#### Provided records
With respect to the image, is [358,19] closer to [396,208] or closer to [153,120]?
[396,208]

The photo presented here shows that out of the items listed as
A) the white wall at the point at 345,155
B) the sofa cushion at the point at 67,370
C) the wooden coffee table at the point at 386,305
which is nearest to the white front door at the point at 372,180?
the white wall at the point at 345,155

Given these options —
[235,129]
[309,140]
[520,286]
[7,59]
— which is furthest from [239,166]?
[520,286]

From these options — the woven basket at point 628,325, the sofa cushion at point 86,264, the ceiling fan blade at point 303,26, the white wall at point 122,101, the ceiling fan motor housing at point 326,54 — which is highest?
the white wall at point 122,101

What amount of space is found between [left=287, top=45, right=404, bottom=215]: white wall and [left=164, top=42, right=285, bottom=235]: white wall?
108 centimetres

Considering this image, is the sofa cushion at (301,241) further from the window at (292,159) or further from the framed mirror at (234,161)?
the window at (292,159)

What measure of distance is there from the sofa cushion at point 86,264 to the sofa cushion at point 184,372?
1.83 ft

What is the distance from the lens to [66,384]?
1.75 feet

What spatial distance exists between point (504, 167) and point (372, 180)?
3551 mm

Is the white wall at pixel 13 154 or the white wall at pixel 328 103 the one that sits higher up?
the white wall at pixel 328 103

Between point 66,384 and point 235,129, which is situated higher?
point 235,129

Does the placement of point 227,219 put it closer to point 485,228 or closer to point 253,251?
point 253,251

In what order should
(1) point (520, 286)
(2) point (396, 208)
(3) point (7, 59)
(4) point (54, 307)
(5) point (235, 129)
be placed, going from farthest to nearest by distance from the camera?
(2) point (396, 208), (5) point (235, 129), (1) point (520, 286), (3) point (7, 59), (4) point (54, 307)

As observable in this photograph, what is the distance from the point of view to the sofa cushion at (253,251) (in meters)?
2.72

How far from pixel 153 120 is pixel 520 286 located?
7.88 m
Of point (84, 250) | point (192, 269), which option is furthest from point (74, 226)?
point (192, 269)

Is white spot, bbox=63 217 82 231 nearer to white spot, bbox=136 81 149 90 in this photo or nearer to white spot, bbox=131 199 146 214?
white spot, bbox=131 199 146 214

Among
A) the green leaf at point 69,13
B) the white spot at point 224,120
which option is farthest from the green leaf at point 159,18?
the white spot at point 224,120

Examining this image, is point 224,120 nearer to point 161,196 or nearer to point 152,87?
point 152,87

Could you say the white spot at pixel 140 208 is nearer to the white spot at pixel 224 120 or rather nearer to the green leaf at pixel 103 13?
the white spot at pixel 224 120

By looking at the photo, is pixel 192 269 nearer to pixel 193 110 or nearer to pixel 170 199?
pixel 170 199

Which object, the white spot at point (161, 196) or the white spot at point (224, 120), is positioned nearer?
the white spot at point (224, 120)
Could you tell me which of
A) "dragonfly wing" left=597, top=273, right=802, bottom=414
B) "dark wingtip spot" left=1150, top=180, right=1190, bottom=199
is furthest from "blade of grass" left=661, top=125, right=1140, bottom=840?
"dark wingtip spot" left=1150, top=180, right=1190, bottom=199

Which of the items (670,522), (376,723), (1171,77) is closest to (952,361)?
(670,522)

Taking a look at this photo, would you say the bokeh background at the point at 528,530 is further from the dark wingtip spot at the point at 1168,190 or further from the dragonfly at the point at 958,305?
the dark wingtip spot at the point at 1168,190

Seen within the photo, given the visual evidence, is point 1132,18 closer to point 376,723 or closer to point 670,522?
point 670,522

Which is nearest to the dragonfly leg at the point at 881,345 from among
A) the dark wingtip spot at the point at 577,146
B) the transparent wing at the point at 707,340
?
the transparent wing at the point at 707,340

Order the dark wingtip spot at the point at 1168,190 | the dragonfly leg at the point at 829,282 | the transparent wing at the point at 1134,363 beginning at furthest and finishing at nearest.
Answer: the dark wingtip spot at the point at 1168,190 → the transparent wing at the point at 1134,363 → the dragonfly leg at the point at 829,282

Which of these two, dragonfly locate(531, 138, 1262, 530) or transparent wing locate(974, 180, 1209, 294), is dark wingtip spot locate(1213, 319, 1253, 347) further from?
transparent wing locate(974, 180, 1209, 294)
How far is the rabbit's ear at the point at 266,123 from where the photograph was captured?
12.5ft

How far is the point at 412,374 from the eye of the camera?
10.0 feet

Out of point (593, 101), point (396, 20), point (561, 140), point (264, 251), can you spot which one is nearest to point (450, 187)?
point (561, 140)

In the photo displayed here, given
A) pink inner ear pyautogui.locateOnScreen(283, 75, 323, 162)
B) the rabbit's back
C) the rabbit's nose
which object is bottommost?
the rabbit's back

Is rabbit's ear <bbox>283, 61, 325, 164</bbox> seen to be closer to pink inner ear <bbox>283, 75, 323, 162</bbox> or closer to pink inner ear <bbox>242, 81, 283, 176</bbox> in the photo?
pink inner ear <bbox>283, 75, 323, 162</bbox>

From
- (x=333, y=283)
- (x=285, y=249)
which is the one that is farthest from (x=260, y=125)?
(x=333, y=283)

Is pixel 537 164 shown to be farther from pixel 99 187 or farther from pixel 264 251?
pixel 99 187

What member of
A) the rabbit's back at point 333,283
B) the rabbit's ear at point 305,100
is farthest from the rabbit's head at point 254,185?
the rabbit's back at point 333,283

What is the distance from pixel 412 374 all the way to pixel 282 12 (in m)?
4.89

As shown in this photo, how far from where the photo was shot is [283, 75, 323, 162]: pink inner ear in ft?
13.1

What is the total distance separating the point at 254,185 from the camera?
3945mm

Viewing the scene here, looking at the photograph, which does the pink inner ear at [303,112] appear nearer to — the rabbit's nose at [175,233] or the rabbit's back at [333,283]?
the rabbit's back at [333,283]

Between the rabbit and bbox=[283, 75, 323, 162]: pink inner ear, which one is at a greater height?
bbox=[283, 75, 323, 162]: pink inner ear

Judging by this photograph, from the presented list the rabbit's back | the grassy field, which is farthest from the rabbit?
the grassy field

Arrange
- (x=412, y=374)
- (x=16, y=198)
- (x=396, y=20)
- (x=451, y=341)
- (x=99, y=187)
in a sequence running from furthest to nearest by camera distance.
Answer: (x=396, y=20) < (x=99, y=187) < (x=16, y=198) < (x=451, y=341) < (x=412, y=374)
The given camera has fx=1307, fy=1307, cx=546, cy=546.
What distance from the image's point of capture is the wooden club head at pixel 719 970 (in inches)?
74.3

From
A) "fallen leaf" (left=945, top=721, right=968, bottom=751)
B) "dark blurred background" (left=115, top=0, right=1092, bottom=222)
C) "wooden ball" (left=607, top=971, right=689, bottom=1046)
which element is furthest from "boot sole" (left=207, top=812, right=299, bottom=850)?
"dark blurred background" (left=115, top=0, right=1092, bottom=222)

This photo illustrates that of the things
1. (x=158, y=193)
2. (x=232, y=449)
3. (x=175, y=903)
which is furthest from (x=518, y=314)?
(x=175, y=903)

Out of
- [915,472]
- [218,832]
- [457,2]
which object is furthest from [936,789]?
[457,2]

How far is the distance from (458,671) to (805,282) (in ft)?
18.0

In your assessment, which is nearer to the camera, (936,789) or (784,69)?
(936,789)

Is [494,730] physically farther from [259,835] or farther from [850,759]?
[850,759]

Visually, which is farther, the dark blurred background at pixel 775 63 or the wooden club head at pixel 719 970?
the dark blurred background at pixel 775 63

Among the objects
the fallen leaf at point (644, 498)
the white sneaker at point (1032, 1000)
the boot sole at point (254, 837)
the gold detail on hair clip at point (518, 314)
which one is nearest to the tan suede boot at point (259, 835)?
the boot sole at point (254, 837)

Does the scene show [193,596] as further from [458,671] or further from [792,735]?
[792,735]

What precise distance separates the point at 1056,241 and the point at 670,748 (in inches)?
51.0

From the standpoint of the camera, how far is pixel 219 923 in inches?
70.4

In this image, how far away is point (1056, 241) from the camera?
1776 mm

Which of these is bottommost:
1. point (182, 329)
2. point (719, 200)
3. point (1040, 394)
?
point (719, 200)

#### Requirement
Reproduce the listing above word for word, from its first line down through the line containing "108 centimetres", including both of those lines.

#### Solved problem
With respect to the image, is [358,19] closer to [396,208] or closer to [153,120]?
[396,208]

The photo presented here shows that out of the items listed as
A) the white wall at the point at 345,155
B) the sofa cushion at the point at 67,370
C) the wooden coffee table at the point at 386,305
which is nearest to the white front door at the point at 372,180?
the white wall at the point at 345,155

Given these options —
[235,129]
[309,140]
[520,286]
[7,59]
— which is furthest from [239,166]?
[520,286]

From these options — the woven basket at point 628,325, the sofa cushion at point 86,264, the ceiling fan blade at point 303,26, the white wall at point 122,101, the ceiling fan motor housing at point 326,54 — which is highest?
the white wall at point 122,101

What amount of space is found between [left=287, top=45, right=404, bottom=215]: white wall and [left=164, top=42, right=285, bottom=235]: white wall?
108 centimetres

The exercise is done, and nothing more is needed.